Can one make explicit one such map? Can such a map be an homeomorphism?

Little addendum. The smooth homeomorphism constructed in Ryan's answer below is of course not a diffeomorphism.

Does one have some control on the non-smooth locus of the inverse of smooth homeomorphims, or on the type of their non-smoothness there?

The inverse of Ryan's map is non-smooth only at the bad pole and I guess the initial map $h$ arises as the "conical differential" of the map there, so the singularity there is pretty bad. Maybe one can find other smooth homeomorphisms whose inverse has a larger non-smooth locus but with tamer non-smoothness there?

Answer 1

Durán wrote down an explicit formula for such map in "Pointed Wiedersehen Metrics on Exotic Spheres and Diffeomorphisms of $S^6$". That is he wrote an explicit formula for an exotic diffeomorphism from $S^6$ to $S^6$ which is homotopic but not isotopic to the identity. This the produces an explicit homeomorphism from $S^7$ to an exotic sphere by glueing as described by Ryan in his answer.

Geometric properties of that particular map were later studied by various people. For example, it's written down explicitly on page 1 in "Bootstrapping $Ad$-Equivariant Maps, Diffeomorphisms and Involutions" by Durán and Rigas and Sperança (this link is freely accessible unlike the first one).

Answer 2

I'll answer your question in two steps. (1) You can make a degree one map $f : S^7 \to M$ a homeomorphism, and $C^\infty$-smooth on the complement of a point.

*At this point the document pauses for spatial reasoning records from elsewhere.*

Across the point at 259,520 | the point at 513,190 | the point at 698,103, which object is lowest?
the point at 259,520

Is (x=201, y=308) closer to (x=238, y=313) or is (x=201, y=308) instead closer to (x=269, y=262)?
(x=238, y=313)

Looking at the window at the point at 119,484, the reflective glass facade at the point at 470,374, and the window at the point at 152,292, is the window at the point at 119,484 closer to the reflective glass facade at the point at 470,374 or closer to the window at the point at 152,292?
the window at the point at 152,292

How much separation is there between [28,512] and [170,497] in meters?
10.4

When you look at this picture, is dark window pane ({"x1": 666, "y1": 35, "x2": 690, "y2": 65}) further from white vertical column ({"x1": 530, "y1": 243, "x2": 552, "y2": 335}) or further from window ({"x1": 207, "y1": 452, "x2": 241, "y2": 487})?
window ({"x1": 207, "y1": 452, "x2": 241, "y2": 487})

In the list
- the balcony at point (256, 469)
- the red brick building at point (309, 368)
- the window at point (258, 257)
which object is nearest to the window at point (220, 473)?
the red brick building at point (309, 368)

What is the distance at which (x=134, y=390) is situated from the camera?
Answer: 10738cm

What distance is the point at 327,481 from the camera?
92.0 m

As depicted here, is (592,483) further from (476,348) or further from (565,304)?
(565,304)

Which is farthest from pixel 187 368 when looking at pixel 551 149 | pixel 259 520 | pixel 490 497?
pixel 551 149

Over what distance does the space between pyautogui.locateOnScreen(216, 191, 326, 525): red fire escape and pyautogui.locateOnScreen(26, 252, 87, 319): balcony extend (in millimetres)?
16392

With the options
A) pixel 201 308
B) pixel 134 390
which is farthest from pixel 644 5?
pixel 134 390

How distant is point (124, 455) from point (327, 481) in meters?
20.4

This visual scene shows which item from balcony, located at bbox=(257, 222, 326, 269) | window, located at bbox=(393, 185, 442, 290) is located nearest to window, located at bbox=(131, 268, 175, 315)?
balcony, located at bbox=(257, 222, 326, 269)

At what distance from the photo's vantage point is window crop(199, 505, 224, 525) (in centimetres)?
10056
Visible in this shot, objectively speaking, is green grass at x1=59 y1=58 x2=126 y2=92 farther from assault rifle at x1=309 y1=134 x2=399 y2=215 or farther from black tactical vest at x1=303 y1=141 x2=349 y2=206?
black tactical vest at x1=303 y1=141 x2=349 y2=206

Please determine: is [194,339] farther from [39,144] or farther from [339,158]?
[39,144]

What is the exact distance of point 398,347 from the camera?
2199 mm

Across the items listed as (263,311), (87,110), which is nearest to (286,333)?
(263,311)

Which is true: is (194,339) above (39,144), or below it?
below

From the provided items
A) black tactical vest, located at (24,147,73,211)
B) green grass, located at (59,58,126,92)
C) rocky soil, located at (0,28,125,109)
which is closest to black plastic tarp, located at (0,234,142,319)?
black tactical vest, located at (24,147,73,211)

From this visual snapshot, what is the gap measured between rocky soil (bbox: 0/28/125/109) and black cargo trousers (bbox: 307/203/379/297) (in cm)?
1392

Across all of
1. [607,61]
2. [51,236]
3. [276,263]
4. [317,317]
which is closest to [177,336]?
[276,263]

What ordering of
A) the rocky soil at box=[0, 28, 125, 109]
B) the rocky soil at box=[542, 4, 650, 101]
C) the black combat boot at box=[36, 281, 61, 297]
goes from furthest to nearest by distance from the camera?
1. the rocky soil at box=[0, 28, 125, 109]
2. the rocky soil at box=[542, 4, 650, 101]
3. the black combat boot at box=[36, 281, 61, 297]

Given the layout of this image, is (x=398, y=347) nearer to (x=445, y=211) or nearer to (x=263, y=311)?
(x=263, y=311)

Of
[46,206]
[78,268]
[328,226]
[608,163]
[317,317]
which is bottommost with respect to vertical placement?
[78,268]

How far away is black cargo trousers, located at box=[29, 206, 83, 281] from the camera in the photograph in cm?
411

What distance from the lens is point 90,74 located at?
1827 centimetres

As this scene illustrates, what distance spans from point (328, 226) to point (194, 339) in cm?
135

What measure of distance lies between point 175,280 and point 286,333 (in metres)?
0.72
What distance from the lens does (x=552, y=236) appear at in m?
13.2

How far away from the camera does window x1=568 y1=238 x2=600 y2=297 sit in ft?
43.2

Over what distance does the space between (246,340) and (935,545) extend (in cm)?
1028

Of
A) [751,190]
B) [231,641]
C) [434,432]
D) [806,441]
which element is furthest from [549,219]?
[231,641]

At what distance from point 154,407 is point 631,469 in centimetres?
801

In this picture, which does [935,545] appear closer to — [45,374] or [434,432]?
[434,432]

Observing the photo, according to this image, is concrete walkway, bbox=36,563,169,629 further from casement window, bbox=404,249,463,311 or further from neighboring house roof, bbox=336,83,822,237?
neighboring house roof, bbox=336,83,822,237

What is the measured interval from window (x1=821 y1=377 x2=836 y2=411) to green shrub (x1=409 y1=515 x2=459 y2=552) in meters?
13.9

The idea is that you can construct $M$ as the union of two $D^7$'s

$$ M = D^7 \sqcup_{h} D^7$$

where the gluing map $h : S^6 \to S^6$ is some diffeomorphisms of $S^6$ that does not extend to a diffeomorphism of $D^7$.

To get a map $S^7 \to M$, just write $S^7 = D^7 \sqcup_{Id_{S^6}} D^7$, the map on the first $D^7$ factor $S^7 \to M$ is just the identity, and on the 2nd $D^7$ factor you're coning-off $h$, i.e. the extension of $h : S^6 \to S^6$ to a homeomorphism of $D^7$ is given by $\tilde h(tv) = th(v)$ provided $v \in S^6$ and $t \in [0,1]$. This is usually called the Alexander trick, at least in the PL or topological categories. This map is smooth everywhere except $0$ in the 2nd $D^7$ factor.

(2) To fix this argument and get a smooth homeomorphism, replace $\tilde h(tv) = th(v)$ with $\tilde h(tv)=\beta(t)h(v)$ where $\beta : [0,1] \to [0,1]$ is a $C^\infty$-smooth homeomorphism with all derivatives of $\beta$ zero at $0$, but otherwise $\beta'(t) > 0$ for $t \in (0,1]$. You can cook up such functions readily using bump functions.

I think these arguments go back to Milnor's first papers on exotic smooth structures. You can make every representative of $\pi_7 M$ smooth, by iteratively suspending the degree $k$ map $S^1 \to S^1$ and appropriately "dampening" at the cone-points, such as the above construction.